Text excerpt —
The new feature announced today is called Active Custom Translation, and it enables users to generate customized translation output on the fly with parallel data, without needing to build specific models first.

In a blog post, Watson G. Srivathsan, a senior product manager for Amazon Translate, and Xingyao Wang, a software development engineer, said Active Custom Translation works in a similar way to professional human translators. They use examples of previous translations to customize their interpretations for customers.

Srivathsan and Wang said Active Custom Translation can be used to select a preferred translation in Spanish for the phrase, “How are you?” for example. Users can instruct Amazon Translate to translate the phrase into the more informal “¿Cómo estás?” or the more correct “¿Cómo está usted?” according to their preference.

To customize the translations, users simply provide translation examples in a TMX, TSV or CSV format to create the parallel data set. Amazon Translate will then use this data as an example for whatever batch translation job is being run. So if the parallel data shows “How are you?” being translated as “¿Cómo estás?” that’s the output users will see.

Previously, generating customized translations was an arduous task that involved building specific-purpose translation engines that require lots of data. And once deployed, those engines need to be maintained through frequent updates, making it all very expensive, Srivathsan and Wang said.

Dataset content —
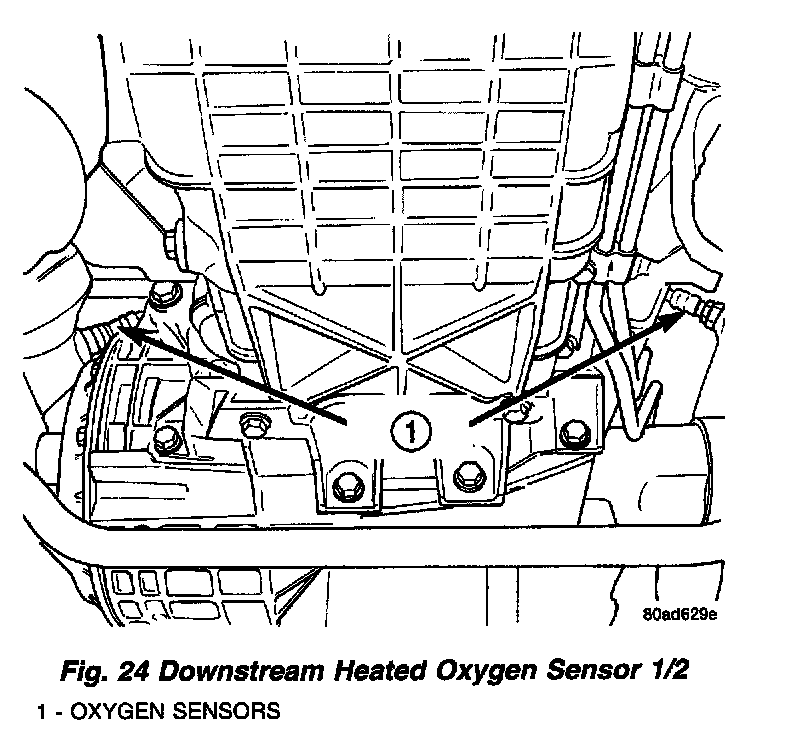 1

80ad629e

Fig. 24 Downstream Heated Oxygen Sensor 1/2

1 - OXYGEN SENSORS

Goal of the exercise — Please name the file formats that the text on Active Custom Translation says users can provide translation examples in.

Your response — TMX, TSV or CSV